::: Extracted information :::

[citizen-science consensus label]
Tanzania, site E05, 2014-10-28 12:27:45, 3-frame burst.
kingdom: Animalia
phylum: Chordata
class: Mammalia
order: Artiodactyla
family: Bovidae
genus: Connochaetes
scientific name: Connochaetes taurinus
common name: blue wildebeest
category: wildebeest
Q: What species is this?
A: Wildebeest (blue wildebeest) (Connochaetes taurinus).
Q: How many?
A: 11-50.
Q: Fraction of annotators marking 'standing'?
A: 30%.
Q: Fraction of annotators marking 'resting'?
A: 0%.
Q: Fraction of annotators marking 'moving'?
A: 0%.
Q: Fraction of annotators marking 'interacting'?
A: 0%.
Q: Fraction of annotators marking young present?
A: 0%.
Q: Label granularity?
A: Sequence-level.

:::
::: Extracted information :::

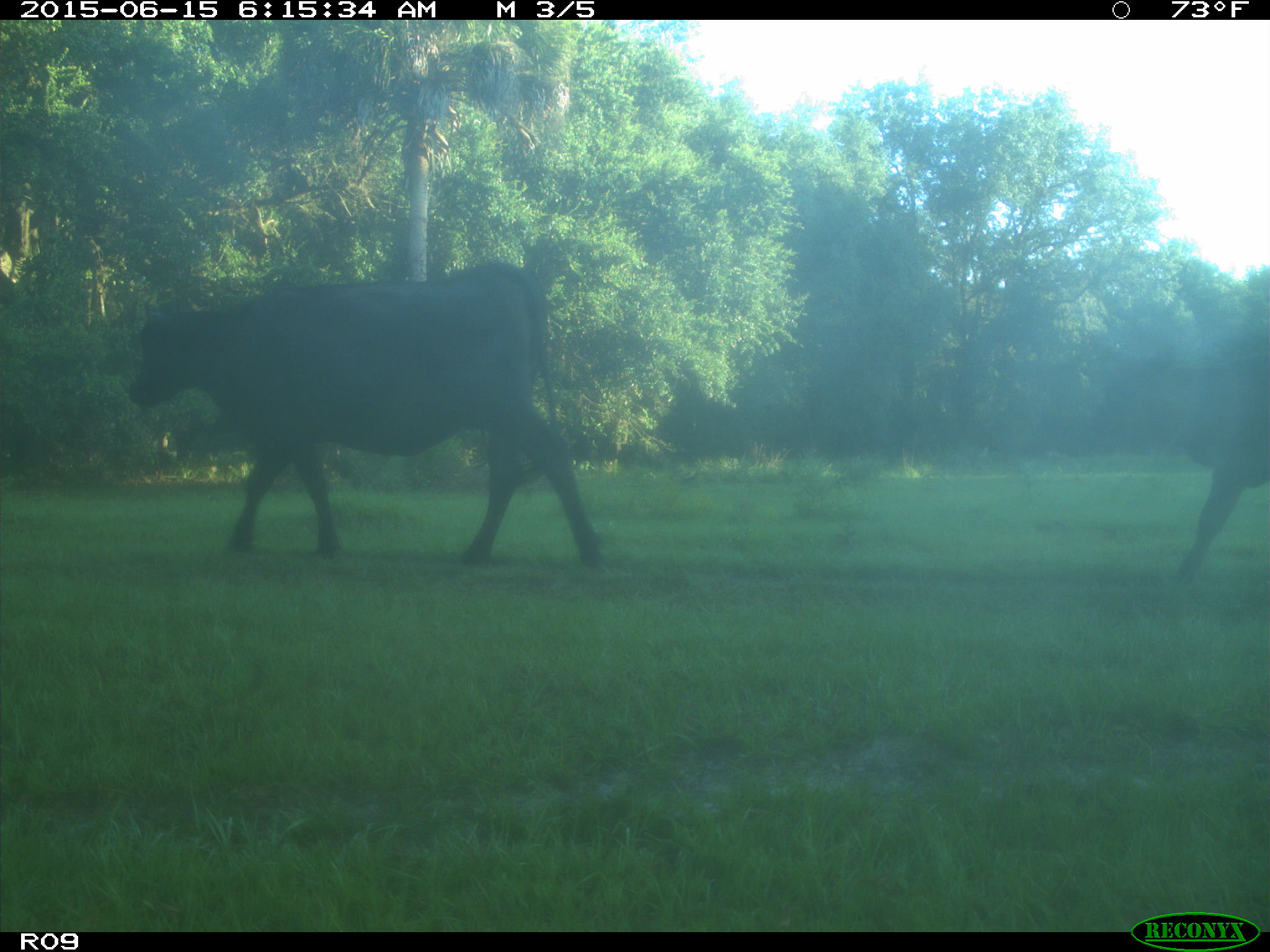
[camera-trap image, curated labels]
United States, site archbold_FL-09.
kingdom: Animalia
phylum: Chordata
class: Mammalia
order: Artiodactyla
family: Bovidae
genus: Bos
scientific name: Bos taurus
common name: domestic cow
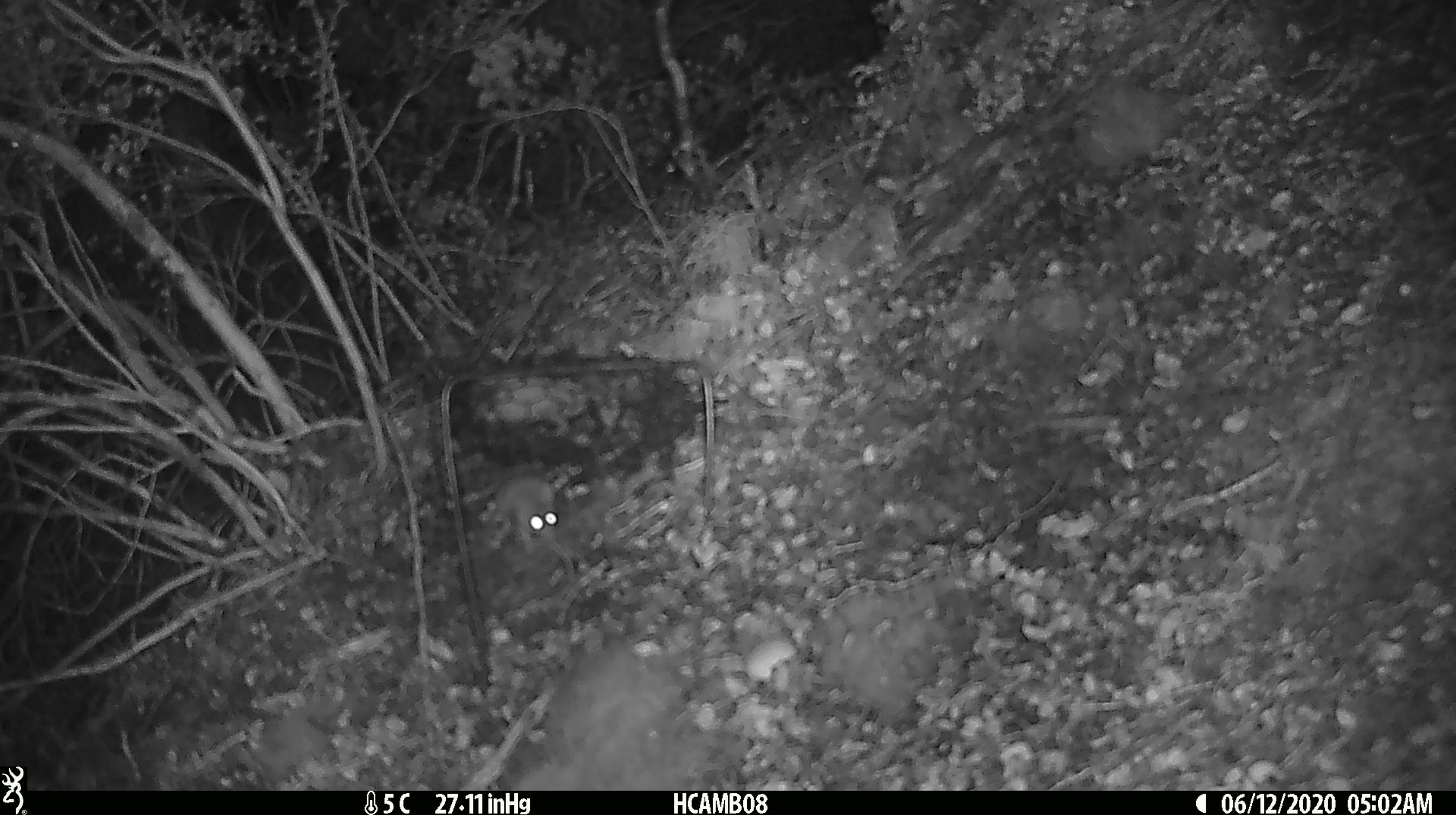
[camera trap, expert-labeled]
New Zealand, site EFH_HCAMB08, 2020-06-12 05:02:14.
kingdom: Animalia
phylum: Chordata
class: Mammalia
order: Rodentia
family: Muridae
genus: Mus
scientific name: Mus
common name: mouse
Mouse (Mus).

:::

Task prompt: Nothing but the lines above from the one containing "[citizen-science consensus label]" through the one containing "A: Sequence-level." should appear in the answer, each repeated exactly.

Answer area:
[citizen-science consensus label]
Tanzania, site E05, 2014-10-28 12:27:45, 3-frame burst.
kingdom: Animalia
phylum: Chordata
class: Mammalia
order: Artiodactyla
family: Bovidae
genus: Connochaetes
scientific name: Connochaetes taurinus
common name: blue wildebeest
category: wildebeest
Q: What species is this?
A: Wildebeest (blue wildebeest) (Connochaetes taurinus).
Q: How many?
A: 11-50.
Q: Fraction of annotators marking 'standing'?
A: 30%.
Q: Fraction of annotators marking 'resting'?
A: 0%.
Q: Fraction of annotators marking 'moving'?
A: 0%.
Q: Fraction of annotators marking 'interacting'?
A: 0%.
Q: Fraction of annotators marking young present?
A: 0%.
Q: Label granularity?
A: Sequence-level.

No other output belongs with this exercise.